Critério muito utilizado é o do círculo de autores, sendo este inclusive o assumido

doutrinariamente pelo finalismo (TAVARES, 1996, p.63).

È corrente se lecionar nos manuais que os crimes omissivos impróprios se

diferenciam dos omissivos próprios pelo fato de que: neste existe a obrigação a todos

imposta; naqueles há uma omissão qualificada, ou seja, há uma norma mandamental

que ordena a certa categoria específica que impeça o resultado, por conta de ter uma

especial relação com o bem jurídico em questão.

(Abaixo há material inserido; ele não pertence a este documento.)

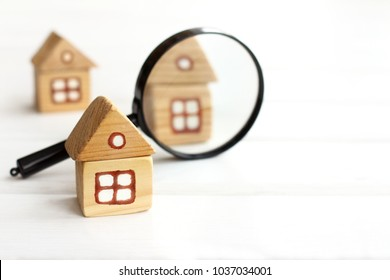 Wooden houses and magnifying glass for inspection / thorough study of real estate offers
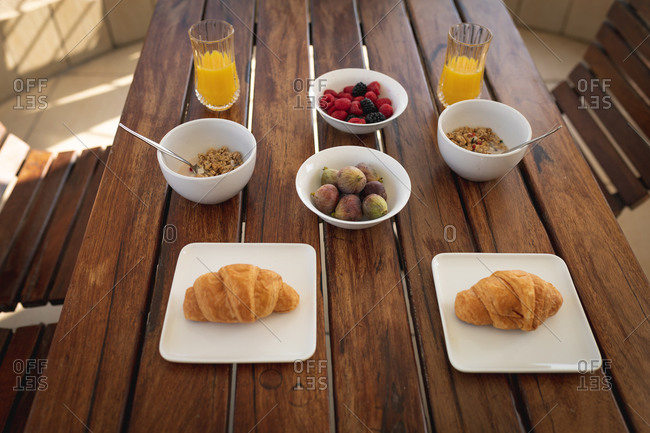 Breakfast lying on a table. Two croissants, two bowls of oatmeal, two glasses of juice, a bowl of figs and a bowl of fruits.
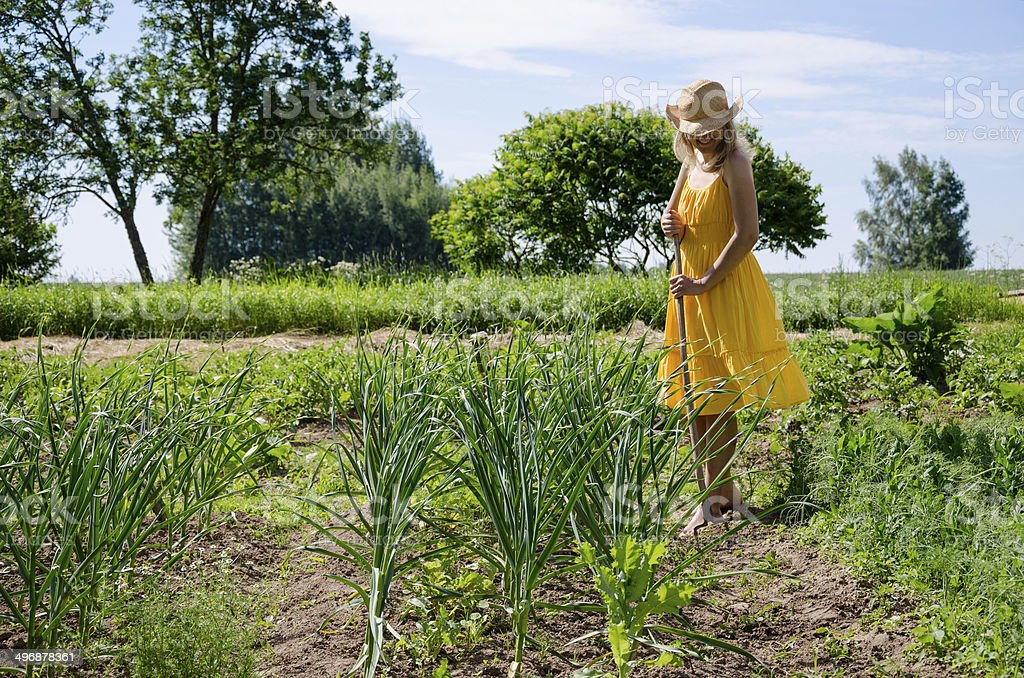 Barefoot gardener woman work in garden stock photo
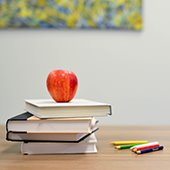 apple sitting on a stack of books next to pencils on a desk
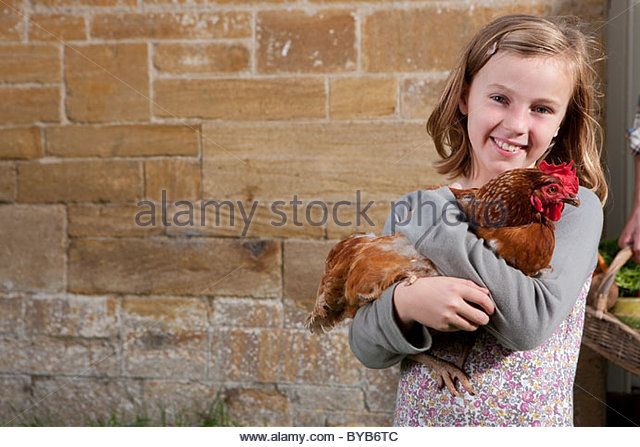 Smiling girl holding pet chicken - Stock Image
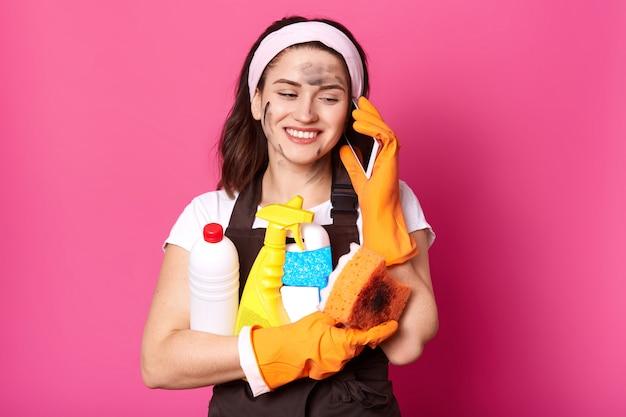 Donna caucasica positiva che parla sul telefono cellulare mentre puliva la sua casa, tenendo in mano spugna e detersivi, vestita in abiti casual, indossa guanti di gomma e grembiule, isolato sopra il muro rosa.
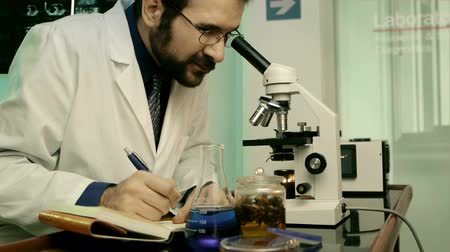 espécime : Male Scientist On Microscope (HD) Writes Findings while looking at sample.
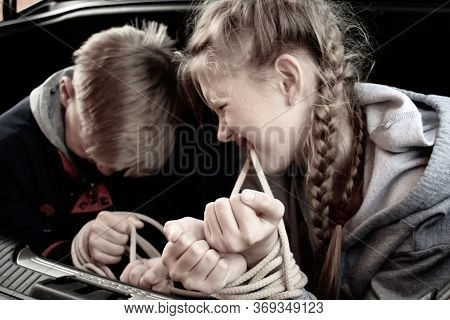 Abduction Of Children. Brother And Sister Tied With A Rope In The Trunk Of A Car. Children Captive H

Assim, a mãe tem o dever de impedir que o filho morra de fome; o salva-vidas de

impedir que nadador morra na piscina; a enfermeira contratada para cuidar de pessoa

idosa de ministrar os remédios necessários; o criador da ação precedente perigosa de

impedir que o resultado se produza.

Embora este critério nos pareça, a primeira vista, resolver bem o problema

conceitual que existe nestes delitos, por vezes se mostra precipitada.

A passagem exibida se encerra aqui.